Individual patients varied greatly, ranging from mild chest pain, palpitation and transient electrocardiogram to life-threatening cardiogenic shock and malignant arrhythmia. A European study revealed that when myocardial damage occurs due to viral infection, 72% of patients have dyspnea as the initial symptom, 32% have chest pain, and 18% have arrhythmia (14). Explosive myocarditis could cause acute left heart failure or cardiogenic shock. Most of the patients showed pulmonary congestion or shock. Some patients experienced syncope and sudden death.
The gradual increase of myocardial injury markers such as troponin, CK and its isoenzymes, and myoglobin indicated that the disease is deteriorating continuously. Persistent absence of peak values might indicate a poor prognosis. The level of B-type natriuretic peptide (BNP) or N-terminal BNP (NT-proBNP) was typically significantly increased, indicating serious cardiac function damage. At the same time, some studies have demonstrated that the inflammatory reaction produced by COVID-19 also has myocardial injury effect, so we should be alert to abnormal increase of inflammatory indexes in patients (15).
It has high sensitivity but low specificity. Patients should be repeatedly examined. If there is a wide range of limb lead, especially the low voltage of the QRS complex in the chest lead, the patient’s myocardial injury might be serious. The occurrence of bundle branch block or atrioventricular block usually indicated a poor prognosis. ST-T segment changes were more common in electrocardiogram examination, representing myocardial repolarization abnormalities. Electrocardiogram of some patients might even be similar to acute myocardial infarction. It is sometimes difficult to distinguish the two, and coronary angiography can be performed for exploration (13).
Echocardiography is of great value in diagnosis and follow-up of myocardial injury caused by COVID-19. Patients might have various degrees of diffuse ventricular wall motion reduction, cardiac systolic dysfunction, cardiac chamber enlargement, ventricular septal thickening caused by myocardial edema, and ventricular wall segmental motion abnormalities (16).
Magnetic resonance imaging
Specific magnetic resonance imaging manifestations of severe myocarditis included myocardial edema, hyperemia, necrosis, fibrosis, etc. It can be used to distinguish acute myocardial ischemia from myocarditis. However, patients with COVID-19 complicated with myocardial injury were generally in poor condition and their respiratory function was inhibited (2). Nuclear magnetic resonance examination has some risks. In addition, the diagnostic value of MRI for subacute phase was controversial (13).

**Data below**

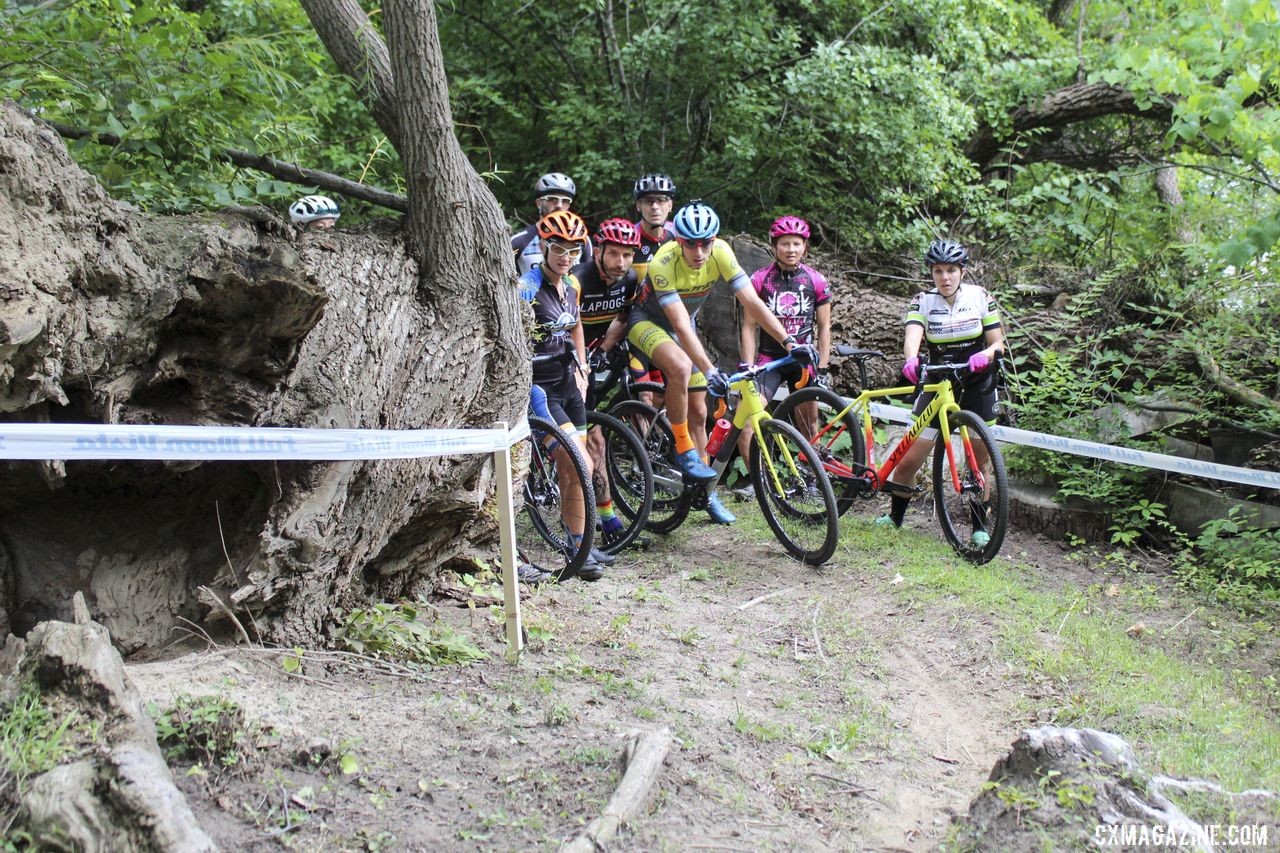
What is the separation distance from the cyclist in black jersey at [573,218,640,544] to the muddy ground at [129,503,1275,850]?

**Problems to work on**
- 1) Return the stretch of the passage on myocardial injury in COVID-19 from "Individual patients varied" through "and sudden death.".
- 2) Answer these questions from the passage on myocardial injury in COVID-19:
(a) In the European study, what percentage of patients had dyspnea as the initial symptom?
(b) What did the occurrence of bundle branch block or atrioventricular block usually indicate?
(c) What can magnetic resonance imaging be used to distinguish?
- 3) Carry the passage on myocardial injury in COVID-19 forward from its last sentence.

**Numbered answers**
- 1)
Individual patients varied greatly, ranging from mild chest pain, palpitation and transient electrocardiogram to life-threatening cardiogenic shock and malignant arrhythmia. A European study revealed that when myocardial damage occurs due to viral infection, 72% of patients have dyspnea as the initial symptom, 32% have chest pain, and 18% have arrhythmia (14). Explosive myocarditis could cause acute left heart failure or cardiogenic shock. Most of the patients showed pulmonary congestion or shock. Some patients experienced syncope and sudden death.

- 2)
(a) 72%
(b) A poor prognosis
(c) Acute myocardial ischemia from myocarditis

- 3)
Percutaneous endocardial myocardial biopsy
Myocardial Biopsy is still the objective standard for diagnosis of myocarditis, which is helpful for clear diagnosis. However, patients with acute myocardial injury often need to take anticoagulant and/or antiplatelet drugs (13). Therefore, we suggest that only patients with a negative echocardiogram and myocardial magnetic resonance examination should consider this examination method.
Mechanism of myocardial injury induced by COVID-19
The pathogenesis of COVID-19 infection-related acute myocardial injury is still unclear, and the following three mechanisms may play a significant role.
- SARS-CoV-2 can directly infect and invade myocardial cells, causing myocardial cell damage and viral myocarditis. It invades human cells through high affinity binding of S protein with ACE2, which is highly expressed in myocardial tissue and plays an important role in cardiovascular system (17). Although myocardial injury markers and electrocardiographic abnormalities in some patients highly suggested that SARS-CoV-2 directly infects myocardium and leads to myocarditis, and SARS-CoV and MERS-CoV both have reports of myocarditis (11), more exact pathological and imaging evidence is still needed to be confirmed.
- Hypoxemia, respiratory failure, shock or hypotension induced by pulmonary infection lead to insufficient oxygen supply to myocardium. After infection, the body metabolism is vigorous, the heart burden increases, and the imbalance of oxygen supply and demand causes myocardial damage, especially for patients suffering from chronic cardiovascular diseases such as coronary heart disease and heart failure.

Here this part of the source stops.